• **GOAL A**:
Answer these questions about the forum thread shown below:
(i) Whom does GazOC first say Thurman looks like the next version of?
(ii) According to Michael's explanation, at what weight did all of Madiana's big knockouts come?
(iii) Which broadcaster's team is described as claiming that Lora is better than Madiana?

• **TEXT SHOWN**:
Did either of them actually land anything in that sequence?


----------



## Roe (Jun 1, 2012)

Pabby said:


> :lol:
> 
> Did either of them actually land anything in that sequence?


:lol: Not really.


----------



## Michael (Jun 8, 2012)

Is Lora on coke or something?


----------



## Roe (Jun 1, 2012)

Thurman ought to hurt him soon.


----------



## GazOC (Jun 2, 2012)

Thurman looks like the next Danny Jacobs.


----------



## Michael (Jun 8, 2012)

The HBO team trying to claim that Lora is better than Madiana? :lol:


----------



## Roe (Jun 1, 2012)

Sportofkings said:


> The HBO team trying to claim that Lora is better than Madiana? :lol:


:lol: What the hell?


----------



## Lunny (May 31, 2012)

Pabby said:


> Lunny taking potential fans away from the sport.:-(


:lol: I'm the one who made him a fan in the first place!


----------



## GazOC (Jun 2, 2012)

GazOC said:


> Thurman looks like the next Danny Jacobs.


Scrub that. He's nowhere near as good as Jacobs.


----------



## Michael (Jun 8, 2012)

Toe said:


> :lol: What the hell?


They're basically saying that Madiana probably couldn't stand up to the punches that Lora has took, and that he couldnt punch harder than Lora at 147 given that all of Madiana's big knockouts came at 140. Make what you will of that :good


----------



## Roe (Jun 1, 2012)

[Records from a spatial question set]

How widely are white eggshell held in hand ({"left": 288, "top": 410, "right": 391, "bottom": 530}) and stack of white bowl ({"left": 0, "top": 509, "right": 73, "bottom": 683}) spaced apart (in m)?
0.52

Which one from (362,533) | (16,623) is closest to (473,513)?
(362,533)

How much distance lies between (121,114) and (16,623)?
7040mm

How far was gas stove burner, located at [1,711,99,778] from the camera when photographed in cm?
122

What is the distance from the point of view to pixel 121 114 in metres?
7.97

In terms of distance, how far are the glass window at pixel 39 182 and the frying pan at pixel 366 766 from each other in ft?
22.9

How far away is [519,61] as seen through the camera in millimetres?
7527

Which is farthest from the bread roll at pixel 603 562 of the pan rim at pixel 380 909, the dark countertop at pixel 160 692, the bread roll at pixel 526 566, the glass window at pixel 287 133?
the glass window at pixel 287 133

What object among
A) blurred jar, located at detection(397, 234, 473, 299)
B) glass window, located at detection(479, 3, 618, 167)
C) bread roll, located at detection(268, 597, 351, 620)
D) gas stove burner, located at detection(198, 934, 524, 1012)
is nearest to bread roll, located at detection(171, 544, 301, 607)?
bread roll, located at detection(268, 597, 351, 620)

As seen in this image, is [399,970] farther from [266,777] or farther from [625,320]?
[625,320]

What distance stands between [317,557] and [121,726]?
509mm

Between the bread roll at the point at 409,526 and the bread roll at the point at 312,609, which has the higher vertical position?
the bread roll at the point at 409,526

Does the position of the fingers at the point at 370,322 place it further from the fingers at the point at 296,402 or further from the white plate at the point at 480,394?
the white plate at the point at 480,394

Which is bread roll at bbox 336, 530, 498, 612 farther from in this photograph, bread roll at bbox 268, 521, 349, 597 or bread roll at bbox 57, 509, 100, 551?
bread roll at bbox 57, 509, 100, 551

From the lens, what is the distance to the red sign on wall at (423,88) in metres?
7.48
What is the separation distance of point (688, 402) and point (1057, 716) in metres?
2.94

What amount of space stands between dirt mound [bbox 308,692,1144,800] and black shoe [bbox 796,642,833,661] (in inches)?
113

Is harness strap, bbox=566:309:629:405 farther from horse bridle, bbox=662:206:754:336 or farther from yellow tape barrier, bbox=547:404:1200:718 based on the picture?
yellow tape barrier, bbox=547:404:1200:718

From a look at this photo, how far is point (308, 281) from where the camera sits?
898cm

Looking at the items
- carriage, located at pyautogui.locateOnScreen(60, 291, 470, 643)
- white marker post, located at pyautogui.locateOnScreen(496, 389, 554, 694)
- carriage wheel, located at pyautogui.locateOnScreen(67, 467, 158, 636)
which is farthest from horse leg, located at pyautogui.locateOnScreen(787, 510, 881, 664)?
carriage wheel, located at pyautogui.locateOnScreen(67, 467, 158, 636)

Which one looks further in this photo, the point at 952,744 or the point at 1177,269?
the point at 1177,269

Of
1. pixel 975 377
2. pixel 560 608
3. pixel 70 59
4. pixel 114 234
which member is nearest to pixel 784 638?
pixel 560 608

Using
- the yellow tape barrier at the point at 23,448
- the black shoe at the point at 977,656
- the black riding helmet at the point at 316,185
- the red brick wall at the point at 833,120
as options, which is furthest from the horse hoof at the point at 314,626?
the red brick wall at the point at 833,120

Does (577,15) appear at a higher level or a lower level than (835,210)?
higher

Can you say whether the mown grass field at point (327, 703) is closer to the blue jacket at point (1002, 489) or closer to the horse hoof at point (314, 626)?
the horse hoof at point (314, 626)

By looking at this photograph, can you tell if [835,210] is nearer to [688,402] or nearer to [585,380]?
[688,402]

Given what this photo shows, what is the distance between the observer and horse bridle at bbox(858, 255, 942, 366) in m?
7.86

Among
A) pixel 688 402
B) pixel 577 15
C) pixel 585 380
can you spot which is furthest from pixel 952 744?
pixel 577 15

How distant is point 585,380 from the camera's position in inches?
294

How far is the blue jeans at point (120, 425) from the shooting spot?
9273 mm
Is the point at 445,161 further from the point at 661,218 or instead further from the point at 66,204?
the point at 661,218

==

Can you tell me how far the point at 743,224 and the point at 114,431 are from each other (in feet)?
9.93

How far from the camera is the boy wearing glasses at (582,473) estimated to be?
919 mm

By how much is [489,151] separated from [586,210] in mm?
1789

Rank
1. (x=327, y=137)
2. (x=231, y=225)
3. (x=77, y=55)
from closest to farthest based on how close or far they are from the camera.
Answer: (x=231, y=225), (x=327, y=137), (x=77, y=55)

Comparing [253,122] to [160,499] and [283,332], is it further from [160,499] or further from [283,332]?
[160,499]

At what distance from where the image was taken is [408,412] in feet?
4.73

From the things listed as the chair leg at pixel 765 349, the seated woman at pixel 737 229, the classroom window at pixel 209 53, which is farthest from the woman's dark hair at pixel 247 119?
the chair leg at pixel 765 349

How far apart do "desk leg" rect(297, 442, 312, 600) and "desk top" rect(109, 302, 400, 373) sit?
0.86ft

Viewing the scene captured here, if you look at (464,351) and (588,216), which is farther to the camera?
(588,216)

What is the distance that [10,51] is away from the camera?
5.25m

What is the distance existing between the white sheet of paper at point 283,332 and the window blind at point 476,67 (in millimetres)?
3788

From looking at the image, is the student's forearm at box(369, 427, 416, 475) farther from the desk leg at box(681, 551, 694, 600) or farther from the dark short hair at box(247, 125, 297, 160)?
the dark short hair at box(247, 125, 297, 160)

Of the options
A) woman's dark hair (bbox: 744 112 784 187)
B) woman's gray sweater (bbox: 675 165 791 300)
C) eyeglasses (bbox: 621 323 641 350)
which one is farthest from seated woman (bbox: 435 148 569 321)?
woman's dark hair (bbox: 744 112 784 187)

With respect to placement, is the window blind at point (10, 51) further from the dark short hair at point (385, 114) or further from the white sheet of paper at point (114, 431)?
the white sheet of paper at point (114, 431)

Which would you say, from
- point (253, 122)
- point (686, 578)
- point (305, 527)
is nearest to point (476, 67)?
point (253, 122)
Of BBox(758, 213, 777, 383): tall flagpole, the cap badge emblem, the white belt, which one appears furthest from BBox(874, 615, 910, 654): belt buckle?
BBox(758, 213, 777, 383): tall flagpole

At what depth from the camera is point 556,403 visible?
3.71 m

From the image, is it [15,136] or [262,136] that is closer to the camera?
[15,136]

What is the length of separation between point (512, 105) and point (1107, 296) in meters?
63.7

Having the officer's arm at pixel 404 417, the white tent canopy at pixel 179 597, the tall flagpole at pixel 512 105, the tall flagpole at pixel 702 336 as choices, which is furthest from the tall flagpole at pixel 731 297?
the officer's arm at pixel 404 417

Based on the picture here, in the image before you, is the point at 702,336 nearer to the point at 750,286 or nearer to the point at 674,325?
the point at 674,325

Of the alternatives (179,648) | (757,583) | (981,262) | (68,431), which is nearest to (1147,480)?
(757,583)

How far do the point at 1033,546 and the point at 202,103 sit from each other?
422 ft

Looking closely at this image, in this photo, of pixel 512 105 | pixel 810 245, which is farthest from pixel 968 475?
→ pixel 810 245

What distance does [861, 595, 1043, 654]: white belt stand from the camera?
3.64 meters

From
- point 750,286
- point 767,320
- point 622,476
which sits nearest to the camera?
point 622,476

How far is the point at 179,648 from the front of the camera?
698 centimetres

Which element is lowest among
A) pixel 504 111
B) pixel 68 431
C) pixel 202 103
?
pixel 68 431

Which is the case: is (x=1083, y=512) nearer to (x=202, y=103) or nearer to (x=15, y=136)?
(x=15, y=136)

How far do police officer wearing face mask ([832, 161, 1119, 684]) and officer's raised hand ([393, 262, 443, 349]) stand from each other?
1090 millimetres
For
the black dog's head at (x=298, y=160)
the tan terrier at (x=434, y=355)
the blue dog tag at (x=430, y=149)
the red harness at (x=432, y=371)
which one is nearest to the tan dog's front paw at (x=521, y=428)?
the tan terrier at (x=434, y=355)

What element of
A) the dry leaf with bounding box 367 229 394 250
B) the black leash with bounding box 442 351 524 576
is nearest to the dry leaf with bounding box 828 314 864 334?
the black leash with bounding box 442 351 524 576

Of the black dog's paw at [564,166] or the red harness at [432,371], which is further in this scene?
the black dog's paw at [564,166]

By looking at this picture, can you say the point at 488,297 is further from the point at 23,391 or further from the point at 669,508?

• **GOAL B**:
Which lines of the entries above contain the string "officer"? Report each one in full.

• **FINAL ANSWER A**:
(i) Danny Jacobs
(ii) 140
(iii) HBO

• **FINAL ANSWER B**:
Having the officer's arm at pixel 404 417, the white tent canopy at pixel 179 597, the tall flagpole at pixel 512 105, the tall flagpole at pixel 702 336 as choices, which is furthest from the tall flagpole at pixel 731 297?
the officer's arm at pixel 404 417
How far do police officer wearing face mask ([832, 161, 1119, 684]) and officer's raised hand ([393, 262, 443, 349]) stand from each other?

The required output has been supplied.